Convention sur la procédure de consentement préalable en connaissance de cause applicable dans les cas de certains produits chimiques et pesticides dangereux qui font l'objet du commerce international (Convention de Rotterdam). -- De nombreux produits interdits, ou strictement réglementés, sur le marché intérieur sont échangés sur le marché international. On a débattu pendant des années des procédures les mieux à même de renseigner sans délai les autorités compétentes du pays importateur sur la nature de ces produits. C'est ainsi qu'un groupe de travail du GATT a consacré plusieurs années à négocier de telles procédures sans parvenir à un résultat consensuel. Le PNUE (compétent en matière de gestion des substances potentiellement toxiques) et l'Organisation des Nations Unies pour l'alimentation et l'agriculture (qui surveille l'utilisation des pesticides) avaient tout intérêt à élaborer un système uniforme de notification, garantissant que les renseignements seraient communiqués rapidement aux autorités compétentes. Il fallait en outre créer un dispositif qui permettrait aux pays en développement qui le jugent nécessaire de mettre fin à l'importation de substances déterminées. Cet objectif a été atteint grâce à la Convention de Rotterdam (qui compte 55 parties).
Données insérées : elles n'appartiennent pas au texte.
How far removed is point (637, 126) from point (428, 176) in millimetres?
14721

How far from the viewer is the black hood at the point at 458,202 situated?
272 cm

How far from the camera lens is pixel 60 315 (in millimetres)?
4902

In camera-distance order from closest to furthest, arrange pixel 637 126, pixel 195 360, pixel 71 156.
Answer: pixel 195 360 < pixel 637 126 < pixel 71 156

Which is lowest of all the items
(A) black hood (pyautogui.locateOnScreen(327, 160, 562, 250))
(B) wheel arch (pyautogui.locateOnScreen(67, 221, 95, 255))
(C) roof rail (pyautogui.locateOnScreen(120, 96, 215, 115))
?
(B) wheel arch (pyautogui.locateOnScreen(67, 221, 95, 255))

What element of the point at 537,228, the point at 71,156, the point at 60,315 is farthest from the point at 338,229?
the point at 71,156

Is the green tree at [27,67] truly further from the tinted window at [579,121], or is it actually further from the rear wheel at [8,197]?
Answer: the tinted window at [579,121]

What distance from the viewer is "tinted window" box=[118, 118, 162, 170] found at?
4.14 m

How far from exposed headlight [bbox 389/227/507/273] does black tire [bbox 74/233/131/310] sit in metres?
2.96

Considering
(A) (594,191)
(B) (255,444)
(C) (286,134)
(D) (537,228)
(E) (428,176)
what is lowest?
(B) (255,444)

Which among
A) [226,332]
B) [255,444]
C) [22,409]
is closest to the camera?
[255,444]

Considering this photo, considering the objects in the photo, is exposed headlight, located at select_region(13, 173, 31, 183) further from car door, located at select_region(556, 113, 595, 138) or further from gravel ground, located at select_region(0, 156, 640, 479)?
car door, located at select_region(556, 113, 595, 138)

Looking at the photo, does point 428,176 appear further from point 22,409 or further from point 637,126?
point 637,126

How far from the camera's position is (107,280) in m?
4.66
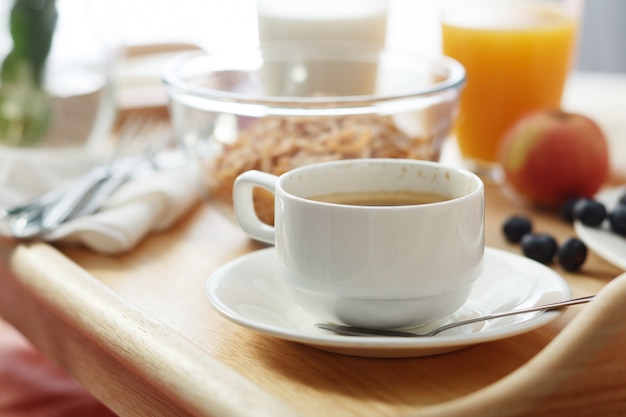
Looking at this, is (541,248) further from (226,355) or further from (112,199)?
(112,199)

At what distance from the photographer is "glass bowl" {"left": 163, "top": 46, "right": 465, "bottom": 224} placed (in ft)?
2.53

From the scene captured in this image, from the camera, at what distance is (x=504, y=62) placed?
0.99m

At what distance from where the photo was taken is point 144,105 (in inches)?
53.4

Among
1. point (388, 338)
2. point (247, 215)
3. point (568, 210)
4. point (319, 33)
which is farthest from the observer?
point (319, 33)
Protocole de Carthagène sur la prévention des risques biotechnologiques.-- Ce Protocole à la Convention sur la diversité biologique s'applique au commerce de la plupart des catégories d'organismes vivants modifiés et aux risques qu'il peut présenter pour la biodiversité. Il institue une procédure de consentement préalable en connaissance de cause pour les organismes vivants modifiés (OVM) destinés à être libérés dans l'environnement (tels que les micro-organismes et les semences). Pour ce qui est des OVM destinés à l'alimentation humaine ou animale ou à être transformés, il se contente d'instaurer un dispositif moins contraignant de traçabilité. Il met aussi en place une procédure permettant aux États de réglementer les importations d'organismes vivants modifiés, en spécifiant par exemple les protocoles d'évaluation des risques à respecter. Dans la mesure où il autorise de prendre cette décision même en l'absence de risques connus, le Protocole de Carthagène applique le principe de précaution plus clairement peut-être que tout autre accord international à ce jour. Ouvert à la signature en mai 2000, il entrera en vigueur quand il aura été ratifié par 50 pays

Convention de Stockholm sur les polluants organiques persistants. - Ouverte à la signature depuis 2001, mais non encore en vigueur, cette convention vise à réglementer les polluants organiques persistants, c'est-à-dire des produits qui persistent dans l'environnement et peuvent s'accumuler dans les organismes vivants. La Convention prévoit l'élimination des produits les plus dangereux, et restreint l'usage des substances jugées moins nocives.


La portée réelle de ces conventions est variable. La Convention de Montréal a été un véritable succès puisqu'elle a permis de réduire considérablement les émissions de gaz dégradant la couche d'ozone. Par contraste, on ne peut s'empêcher de relever le caractère largement incantatoire de certaines dispositions contenues dans la convention de lutte contre la désertification, par exemple, ou dans la convention de Montego Bay. Il est vrai que la faiblesse des contraintes imposées aux Etats est souvent le gage d'une large adhésion au traité. A l'inverse, les traités qui contiennent des objectifs précis suscitent plus de réticences de la part des Etats au moment de la ratification, ce qui explique que le Protocole de Kyoto, entre autres, ne soit pas encore entré en vigueur.